La emoción fue creciendo de a poco, en un estadio que no estaba colmado y donde los colores en las tribunas se asemejaban a los del centenario cuando la parcialidad aurinegra mueve los cimientos, no fue difícil para Peñarol sentirse cómodo e incluso proponer en el propio Monumental como si fuera local. El Lolo Estoyanoff fue una luz que se despegaba de los defensas y al que le faltó solo la definición para que la victoria fuese por un resultado mas abultado. Es una pena que en el segundo tiempo le mostraran una tarjeta roja por una mala decisión del jugador que sin mala intensión levantara demasiado el pie cuando intentaba buscar una pelota en elevación. El Tony fue como siempre el cerebro del equipo aunque no logró jugar los 90 minutos, ya que salio muy cansado. En el medio campo Marcelo Sosa y Egidio Arévalo Ríos fueron tremendos valuartes y lograron controlar la mayor parte de las ideas ecuatorianas, del resto se encargó la defensa donde Aguirregaray y Rodriguez tuvieron brillo propio.
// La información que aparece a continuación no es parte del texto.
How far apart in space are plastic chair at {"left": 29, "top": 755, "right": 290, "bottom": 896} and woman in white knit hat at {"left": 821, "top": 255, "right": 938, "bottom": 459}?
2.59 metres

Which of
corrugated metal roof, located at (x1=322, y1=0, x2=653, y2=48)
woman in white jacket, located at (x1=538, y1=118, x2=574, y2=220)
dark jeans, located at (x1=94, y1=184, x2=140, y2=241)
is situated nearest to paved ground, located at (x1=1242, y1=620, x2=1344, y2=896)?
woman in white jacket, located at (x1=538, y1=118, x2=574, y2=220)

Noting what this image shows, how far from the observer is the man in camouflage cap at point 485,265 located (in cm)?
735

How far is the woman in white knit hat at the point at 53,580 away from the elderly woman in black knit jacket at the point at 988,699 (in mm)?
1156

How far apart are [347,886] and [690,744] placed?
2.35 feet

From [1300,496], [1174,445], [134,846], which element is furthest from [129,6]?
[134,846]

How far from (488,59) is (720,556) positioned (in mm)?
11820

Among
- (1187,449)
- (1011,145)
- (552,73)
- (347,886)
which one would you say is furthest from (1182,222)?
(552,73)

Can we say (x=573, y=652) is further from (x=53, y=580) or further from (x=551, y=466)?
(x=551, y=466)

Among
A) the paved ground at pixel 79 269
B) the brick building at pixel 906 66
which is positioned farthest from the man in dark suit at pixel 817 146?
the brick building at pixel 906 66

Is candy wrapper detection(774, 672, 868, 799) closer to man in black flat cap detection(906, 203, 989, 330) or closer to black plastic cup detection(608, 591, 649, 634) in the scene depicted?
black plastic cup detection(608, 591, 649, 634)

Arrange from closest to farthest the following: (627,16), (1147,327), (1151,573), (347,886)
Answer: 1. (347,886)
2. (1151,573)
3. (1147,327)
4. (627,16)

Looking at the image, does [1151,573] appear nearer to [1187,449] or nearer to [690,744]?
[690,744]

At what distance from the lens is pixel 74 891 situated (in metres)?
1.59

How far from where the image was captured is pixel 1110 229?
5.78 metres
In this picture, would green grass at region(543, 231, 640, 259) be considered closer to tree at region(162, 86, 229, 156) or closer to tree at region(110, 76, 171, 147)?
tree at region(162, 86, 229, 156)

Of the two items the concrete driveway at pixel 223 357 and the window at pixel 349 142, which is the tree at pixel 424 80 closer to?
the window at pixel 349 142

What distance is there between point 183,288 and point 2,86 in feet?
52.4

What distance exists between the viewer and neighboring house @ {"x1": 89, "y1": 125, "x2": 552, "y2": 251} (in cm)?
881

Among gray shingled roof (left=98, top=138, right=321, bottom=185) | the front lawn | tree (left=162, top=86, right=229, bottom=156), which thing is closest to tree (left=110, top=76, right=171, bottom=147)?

El equipo ecuatoriano no fue un equipo incisivo, pero Peñarol tampoco le dio posibilidades. Tanto insistió el equipo aurinegro que en el segundo tiempo luego de que Peñarol llegara con opciones hasta el borde del área, Arévalo Ríos distribuye la pelota hacia el costado derecho por donde subía Aguirregaray y este con un remate cruzado encuentra la complicidad de un defensa canario para abrir el marcador con el gol que le significaría los tres puntos al conjunto que dirige Manuel Keosseian.
Es muy importante para Peñarol esta victoria que le da una ventaja enorme, ya que las series son de eliminación directa. Tres puntos y un gol de visitante no son definitivos, pero considerando que el partido de vuelta será en el Centenario y si Peñarol logra controlar el partido igual que lo hizo en Guayaquil, pasar a la siguiente ronda no es para nada imposible.
Un grande vuelve a la actividad internacional y lo hace con el pie derecho. Salud glorioso aurinegro.